I ran into a unusual linux bug of late using RLIMIT_CPU to kill zombie processes that ran for longer than 15 seconds. The basic code I was using was:
struct rlimit rl; memset(&rl, 0, sizeof(rl)); /* Set a CPU limit of 15 second. */ rl.rlim_cur = 15; setrlimit(RLIMIT_CPU, &rl); /* CPU Time exceeded */ signal(SIGXCPU, catchSignal);
This worked fine when I original wrote it a few years ago, but I noticed of late that I was spawning a large number of zombie processes that were not being trapped by SIGXCPU. After tearing my hair out all day trying to work out why, I noticed that this was only occurring on my CentOS 6.5 development box (Linux version 2.6.32).
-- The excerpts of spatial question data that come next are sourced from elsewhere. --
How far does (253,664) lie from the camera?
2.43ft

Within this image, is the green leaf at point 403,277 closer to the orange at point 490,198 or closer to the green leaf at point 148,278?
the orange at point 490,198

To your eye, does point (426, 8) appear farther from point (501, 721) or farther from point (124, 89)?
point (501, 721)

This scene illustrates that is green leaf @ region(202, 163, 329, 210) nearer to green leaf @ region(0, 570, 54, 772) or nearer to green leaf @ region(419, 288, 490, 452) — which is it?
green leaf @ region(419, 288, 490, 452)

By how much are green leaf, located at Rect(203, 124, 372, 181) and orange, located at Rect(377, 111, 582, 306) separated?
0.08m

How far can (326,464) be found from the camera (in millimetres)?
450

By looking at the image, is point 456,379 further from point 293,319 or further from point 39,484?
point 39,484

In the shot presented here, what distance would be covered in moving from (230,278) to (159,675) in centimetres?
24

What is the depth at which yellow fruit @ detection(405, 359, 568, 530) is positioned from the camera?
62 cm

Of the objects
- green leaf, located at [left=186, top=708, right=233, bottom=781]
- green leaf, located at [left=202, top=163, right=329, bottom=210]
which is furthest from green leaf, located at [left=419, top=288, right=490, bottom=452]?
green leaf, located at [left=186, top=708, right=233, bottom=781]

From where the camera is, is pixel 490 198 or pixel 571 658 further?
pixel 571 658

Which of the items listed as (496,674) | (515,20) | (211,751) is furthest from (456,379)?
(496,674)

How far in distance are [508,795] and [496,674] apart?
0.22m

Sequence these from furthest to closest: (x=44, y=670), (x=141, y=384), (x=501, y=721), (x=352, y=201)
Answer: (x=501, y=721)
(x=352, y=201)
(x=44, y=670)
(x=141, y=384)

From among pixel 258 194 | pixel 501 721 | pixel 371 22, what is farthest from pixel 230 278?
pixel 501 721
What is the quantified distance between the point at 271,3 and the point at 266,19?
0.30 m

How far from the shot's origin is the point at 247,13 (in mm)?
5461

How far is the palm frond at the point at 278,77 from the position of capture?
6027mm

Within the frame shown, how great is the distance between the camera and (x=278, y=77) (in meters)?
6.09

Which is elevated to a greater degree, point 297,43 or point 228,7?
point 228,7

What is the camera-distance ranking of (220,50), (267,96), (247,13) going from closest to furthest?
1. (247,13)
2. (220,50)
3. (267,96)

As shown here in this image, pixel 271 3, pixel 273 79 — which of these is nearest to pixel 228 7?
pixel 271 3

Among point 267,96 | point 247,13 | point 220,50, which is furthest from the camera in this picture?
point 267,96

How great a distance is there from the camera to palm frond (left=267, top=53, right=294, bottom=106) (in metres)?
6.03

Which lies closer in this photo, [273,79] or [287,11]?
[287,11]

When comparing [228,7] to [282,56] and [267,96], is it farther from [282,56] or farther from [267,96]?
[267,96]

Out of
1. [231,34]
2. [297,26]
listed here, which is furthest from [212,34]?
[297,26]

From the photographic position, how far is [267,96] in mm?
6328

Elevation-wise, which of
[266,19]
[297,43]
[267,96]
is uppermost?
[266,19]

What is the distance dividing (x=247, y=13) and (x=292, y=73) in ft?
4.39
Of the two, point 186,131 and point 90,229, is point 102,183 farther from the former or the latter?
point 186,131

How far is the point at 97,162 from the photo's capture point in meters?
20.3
It turns out that there was a bug in the implementation of setrlimit before 2.6.17 that led a RLIMIT_CPU limit of 0 to be wrongly treated as “no limit” (like RLIM_INFINITY). Since 2.6.17 this is now treated as a limit of 1 second. Since I was setting rlim_max to 0 via memset meant that I was now effectively setting rlim_max to less than rlim_cur.
The solution is really simple – just ensure that you set rlim_max (hard limit) as well as rlim_cur (soft limit).
struct rlimit rl; /* Set a CPU soft limit of 15 second and hard limit of 20 seconds */ rl.rlim_cur = 15; rl.rlim_max = 20; setrlimit(RLIMIT_CPU, &rl); /* CPU Time exceeded */ signal(SIGXCPU, catchSignal);